** Material supplied follows **

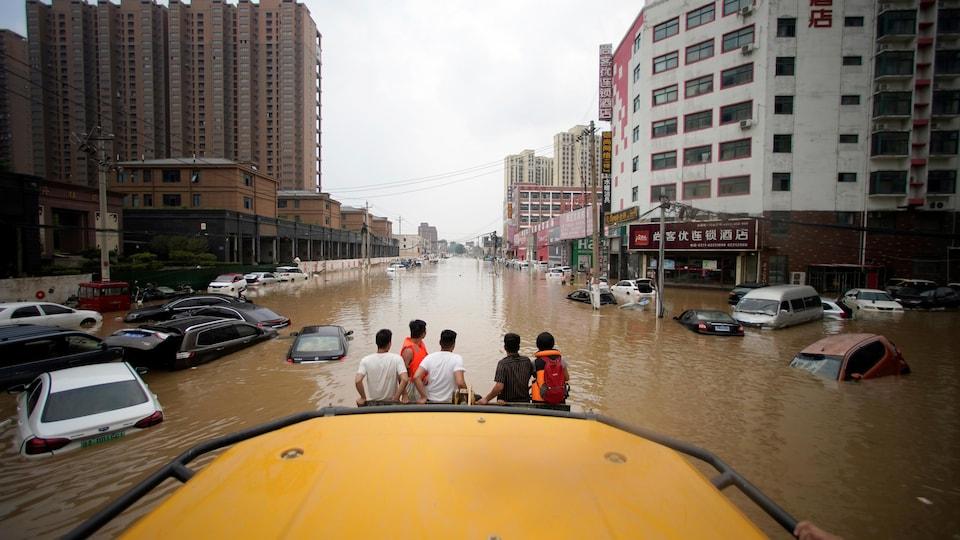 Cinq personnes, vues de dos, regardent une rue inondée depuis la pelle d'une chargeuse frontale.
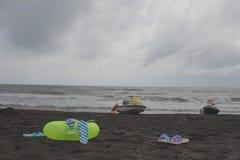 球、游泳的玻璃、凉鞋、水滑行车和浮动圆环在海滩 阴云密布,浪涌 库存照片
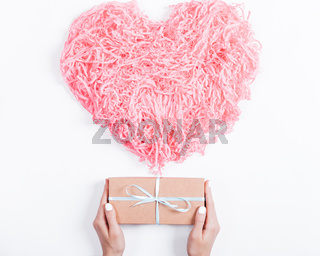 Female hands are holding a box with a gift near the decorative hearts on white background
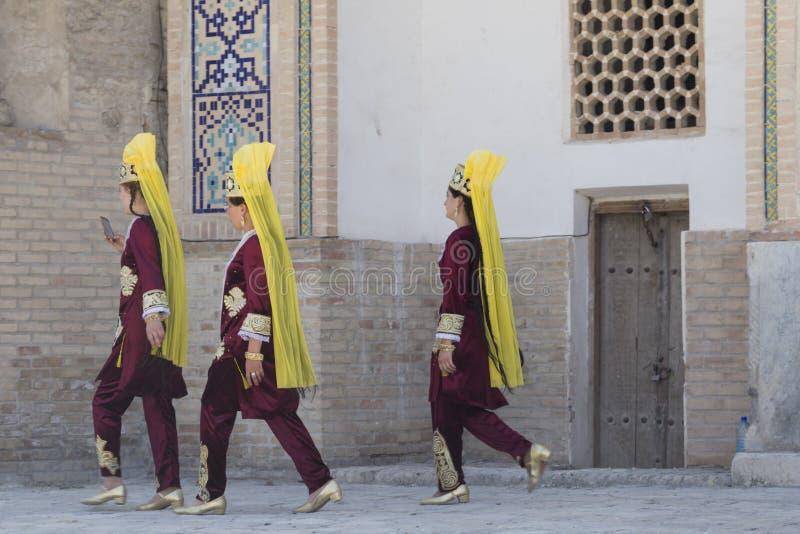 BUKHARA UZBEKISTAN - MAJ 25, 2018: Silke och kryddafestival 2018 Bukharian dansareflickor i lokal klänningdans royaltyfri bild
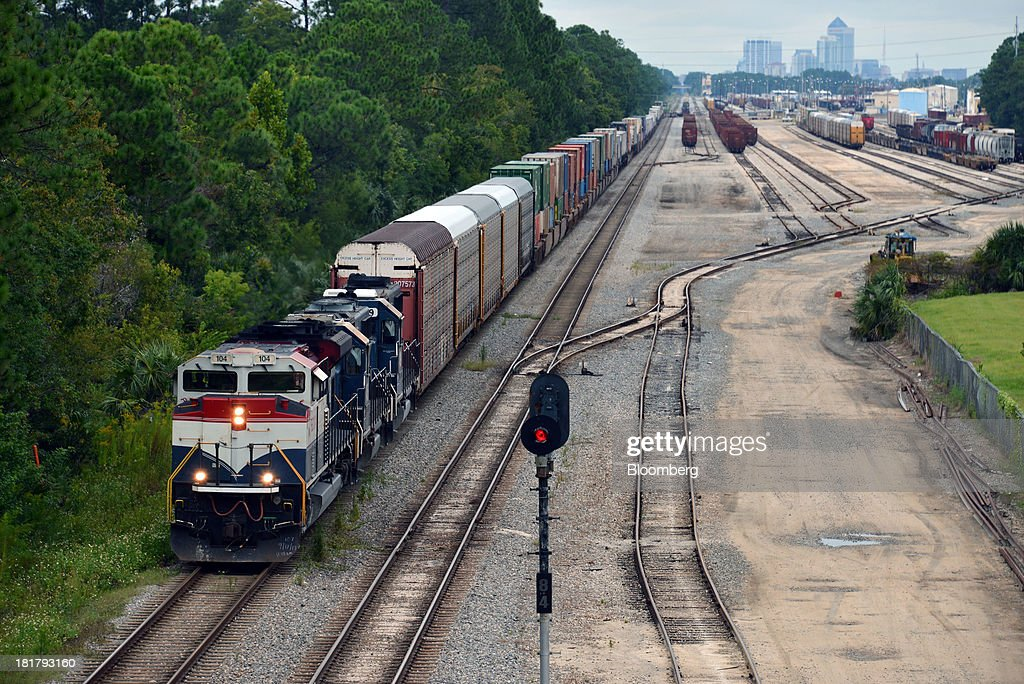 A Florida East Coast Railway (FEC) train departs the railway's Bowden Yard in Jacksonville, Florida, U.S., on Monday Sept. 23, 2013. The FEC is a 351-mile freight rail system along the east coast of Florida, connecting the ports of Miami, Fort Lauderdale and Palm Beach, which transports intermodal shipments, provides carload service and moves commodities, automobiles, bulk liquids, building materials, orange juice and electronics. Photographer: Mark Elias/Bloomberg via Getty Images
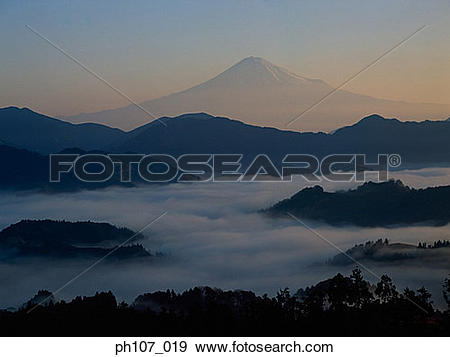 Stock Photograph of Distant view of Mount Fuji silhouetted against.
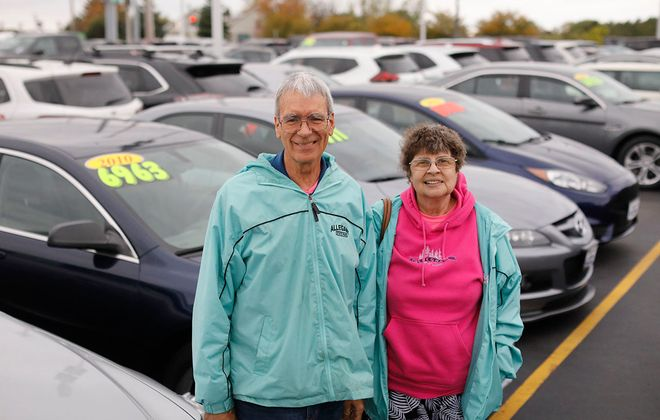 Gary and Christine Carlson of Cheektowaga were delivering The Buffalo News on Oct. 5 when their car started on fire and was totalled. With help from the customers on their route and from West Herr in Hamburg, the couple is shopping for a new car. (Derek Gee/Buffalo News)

** End of Material supplied **

- **Goal of the exercise**: Everything from the line with "A Florida East" through the last line above should be reproduced exactly, both ends included; pictures must be omitted.

- **Response to the exercise**:
 A Florida East Coast Railway (FEC) train departs the railway's Bowden Yard in Jacksonville, Florida, U.S., on Monday Sept. 23, 2013. The FEC is a 351-mile freight rail system along the east coast of Florida, connecting the ports of Miami, Fort Lauderdale and Palm Beach, which transports intermodal shipments, provides carload service and moves commodities, automobiles, bulk liquids, building materials, orange juice and electronics. Photographer: Mark Elias/Bloomberg via Getty Images
 Stock Photograph of Distant view of Mount Fuji silhouetted against.
 Gary and Christine Carlson of Cheektowaga were delivering The Buffalo News on Oct. 5 when their car started on fire and was totalled. With help from the customers on their route and from West Herr in Hamburg, the couple is shopping for a new car. (Derek Gee/Buffalo News)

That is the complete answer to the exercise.